Характерен в этом отношении «печальный» (по выражению свящ. Константина Аггеева) инцидент с проф. СПбДА Н. К. Никольским. Он обратился к петербургским священникам в газете «Новое время» с упреком и вопросом, почему они скрыли свои имена. Кто они? Почему не назвали себя? Кто они по своему положению и авторитету, насколько сведущи в истории и канонике? Отсутствие ответов на эти вопросы вызывало «подозрение, что дело идет не о пользе церкви, а идет борьба за власть, за личные преимущества»[149]
.В день публикации статьи Никольского в редакцию «Нового времени» устремились сразу два представителя группы столичных священников: Владимир Колачев и Константин Аггеев. Первый из них передал «В. В. Розанову для помещения в “Новом времени” заметку по поводу статьи проф. Н. К. Никольского с изложением фактической стороны дела относительно записки “32-х” священников, и, между прочим, с разъяснением, почему эта записка появилась в печати без подписей»[150]
. Второй – лично передал «г-ну секретарю редакции “Нового времени” письмо, за подписью, для напечатания в качестве краткого объяснения по поводу статьи Никольского»[151].До 2 апреля газета «Новое время» не помещала никаких объяснений, чем вызвала яростную критику со стороны газеты «Слово». В конечном итоге объяснения появились в газете «Русское слово» и прозвучали они из уст свящ. Григория Петрова. Отец Григорий утверждал, что «составители этой записки или, вернее, подавшие ее должны быть освобождены от всякой, самой малейшей тени каких-либо неблаговидных заподозрений», потому что они не только не искали личной выгоды, но и подали заявление, несмотря на угрозы в их адрес:
Когда среди столичного духовенства пошел говор о составлении записки кружком священников, тогда упорный слух передавал угрозу синодального чиновничества:
– Раскассировать всех участников кружка.
И участники кружка решили подать свою записку, не обращая внимания ни на какие страхи и угрозы [152]

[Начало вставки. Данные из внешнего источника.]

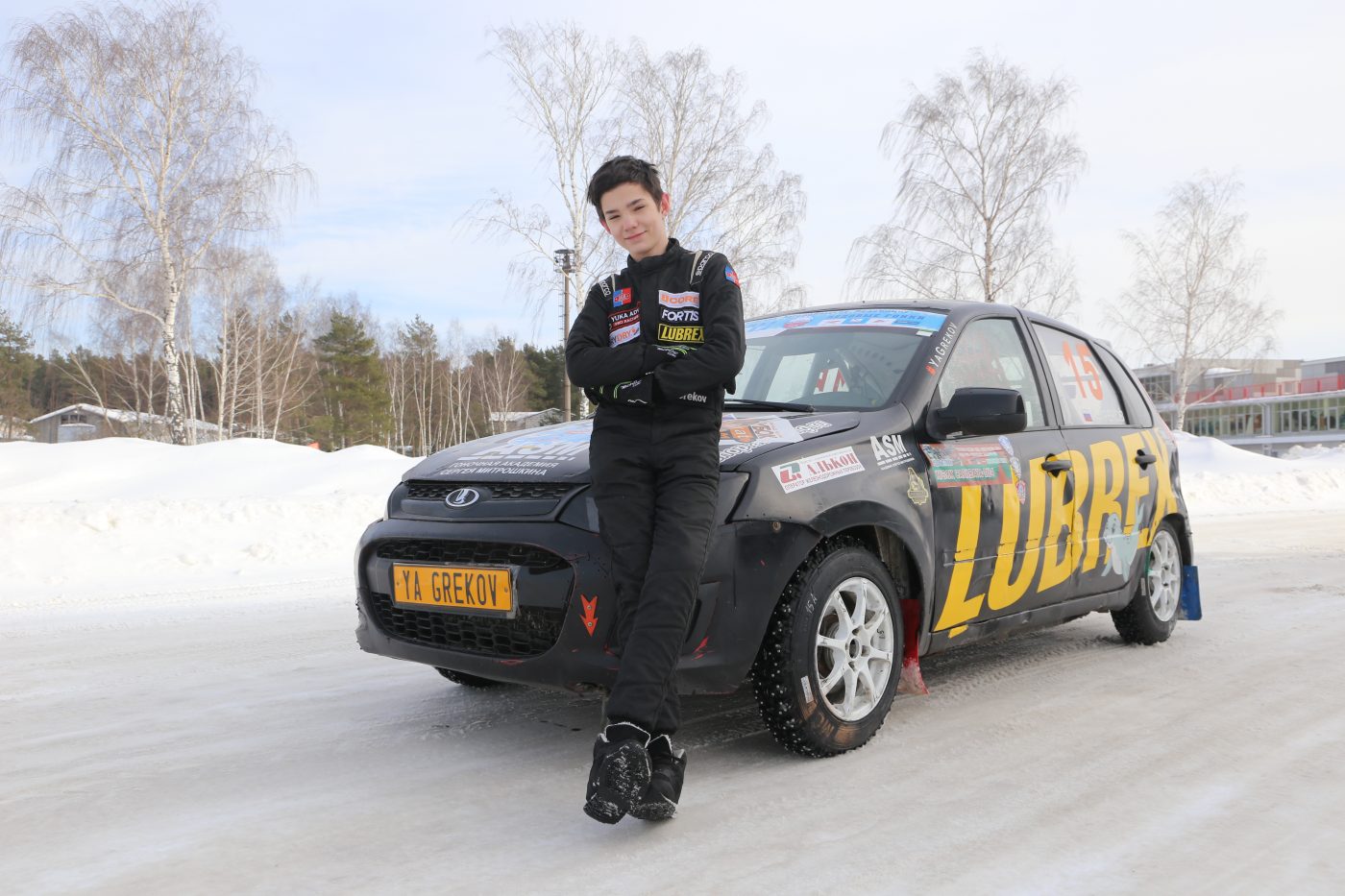 Семиклассник из Лианозова победил в автогонке на льду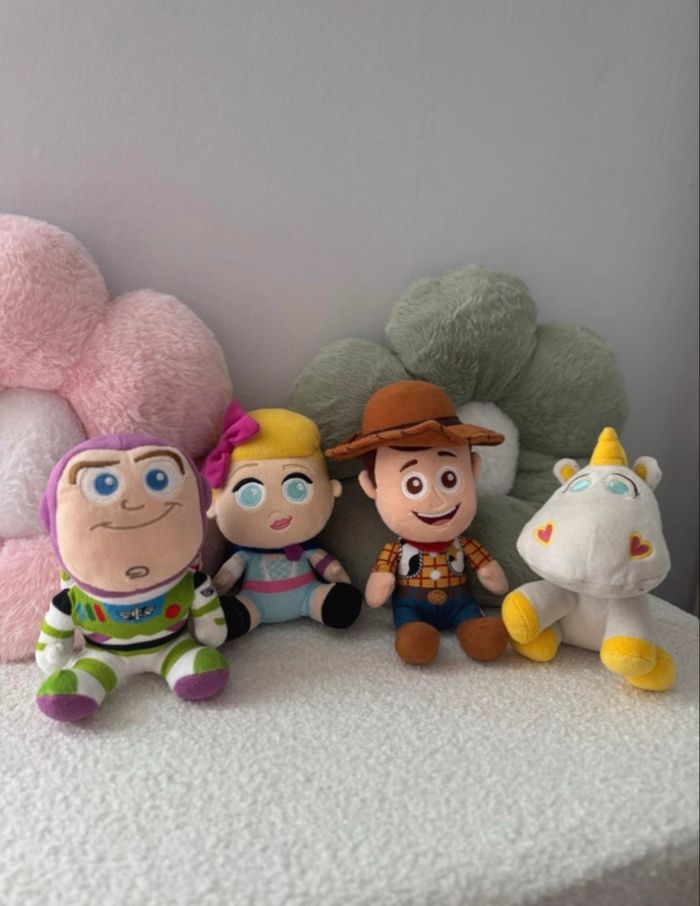 Peluches + figurines Disney réservé - photo numéro 7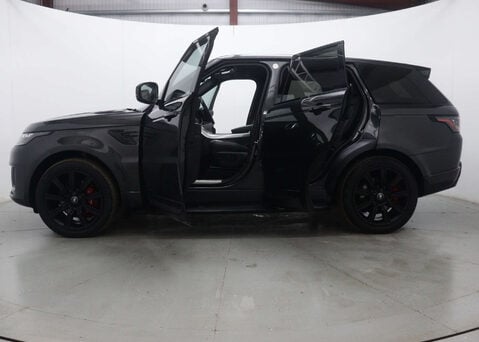 Land Rover Range Rover Sport 2.0 Range Rover Sport HSE Dynamic P400e Auto 4WD 5dr 68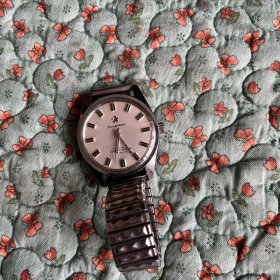 上海梅花牌机械手表 侏正常使用，品佳，(宝石花，半钢，防震，上海手表二厂)
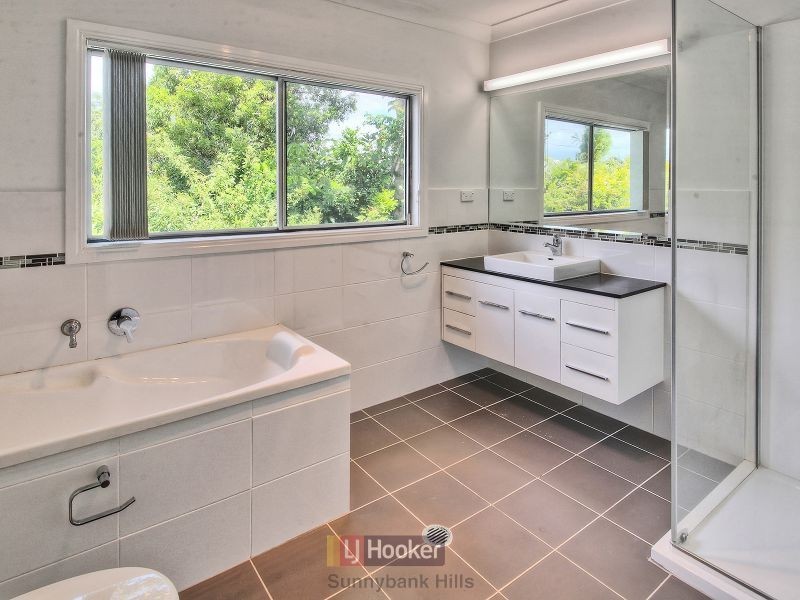 5 Kain Street, Coopers Plains QLD 4108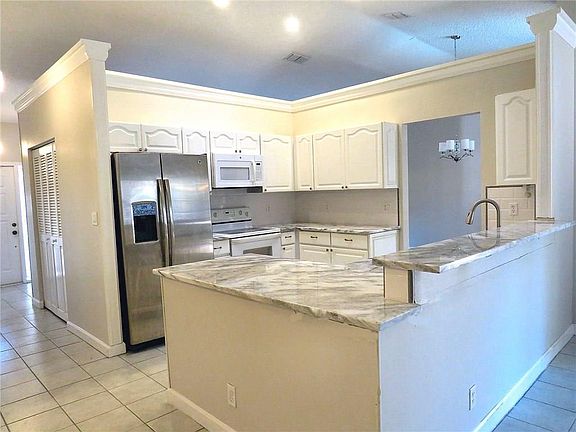 2nd image of 8213 NW 40th Ct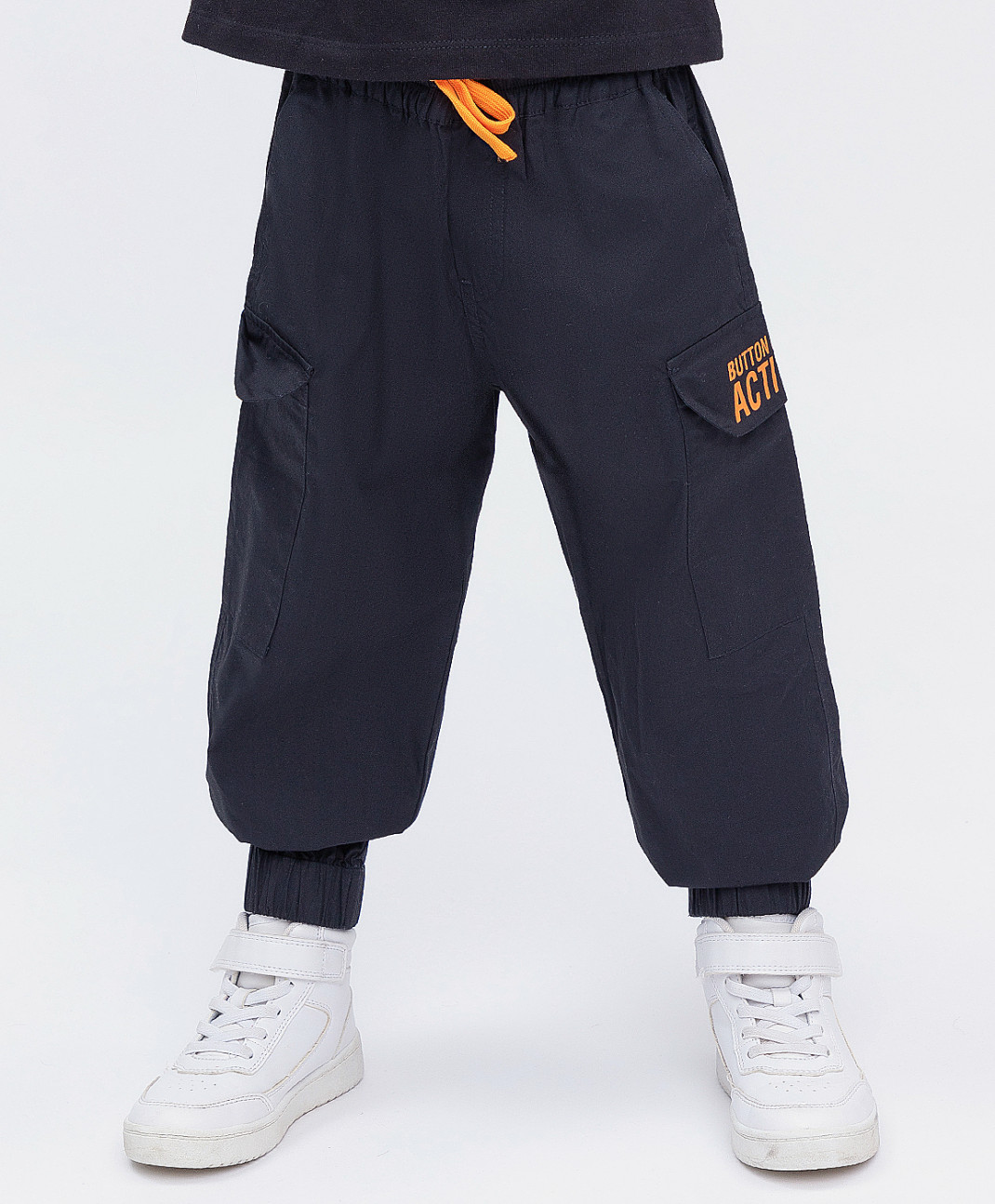 

Брюки детские Button Blue 122BBBA63010800 черный р.116, 122BBBA63010800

.Аналогичное объяснение отсутствия имен предлагал и В. В. Розанов в заметке, предварявшей публикацию статьи Никольского: «Священники оттого и не подписались, что робели подписаться, что шаг, ими делаемый, содержал в себе долю служебного риска и мог повернуться весьма и весьма для них неблагоприятно, тем более что почти без исключений это священники молодые, “незаслуженные”»[153]
.Однако свящ. Григорий Петров намекал еще на одну причину анонимности записки – личную волю митрополита: «Мы достоверно знаем и утверждаем, что все, подписавшие записку, подписались под ней полностью. Подпись одного из участников подачи, отсутствовавшего в то время в Петербурге, была сделана даже по телеграфу. Так с подписями записка и была подана Высокопреосвященнейшему Антонию, а если в “Церковном вестнике” она появилась не подписанною, то это произошло не по воле подписавших»[154]
.В конечном итоге участники группы нашли возможность лично встретиться с профессором кафедры гомилетики и истории проповедничества СПбДА Никольским и прояснить ситуацию: «Инцидент с Никольским печальный. Мы все очень высоко ставили его и совершенно солидарны с ним. Большое спасибо С. Н. Булгакову. На днях он после сношения со мной устроил при редакции “Вопросов жизни” заседание литературно-философского общества по вопросу церковной реформы. Я привел на заседание из своих 10 человек. Через одного знакомого пригласил Никольского. Собрались в 8 часов. Начало собраний было в 9. Целый час тузили бедного Николая Константиновича, все же виноватого, несмотря на прекрасные мысли статьи. <.. > Мы подробно изложили ход дела. Неправ Никольский: мы все подписались, а дополнительные подписи с возражениями – моя, напр<имер>, – не напечатана в “Новом времени”, неизвестно почему» (С. 307).
Другим следствием выхода группы в публичную сферу можно считать ее сближение с богоискательской интеллигенцией. Если во времена РФС тон задавали инициаторы собраний из светской среды, то теперь, по словам Аггеева, «светские оппоненты кричали: “Говорите так, как теперь, мы за вами пойдем”» (С. 309). Д. С. Мережковский о записке «32-х» сказал: «Ничего еще подобного не было: одна она среди массы всевозможных записок ставит вопрос, волнующий всех, на самую глубокую почву в родном нам направлении» (С. 309). Мережковский, В. В. Розанов, Бердяев, Глинка-Волжский, Аскольдов, Лосский, Философов, Минский, Булгаков предлагали священникам из круга «32-х» участие в еженедельных религиозно-философских собраниях; с апреля 1905 г. велись переговоры о совместном издании журнала.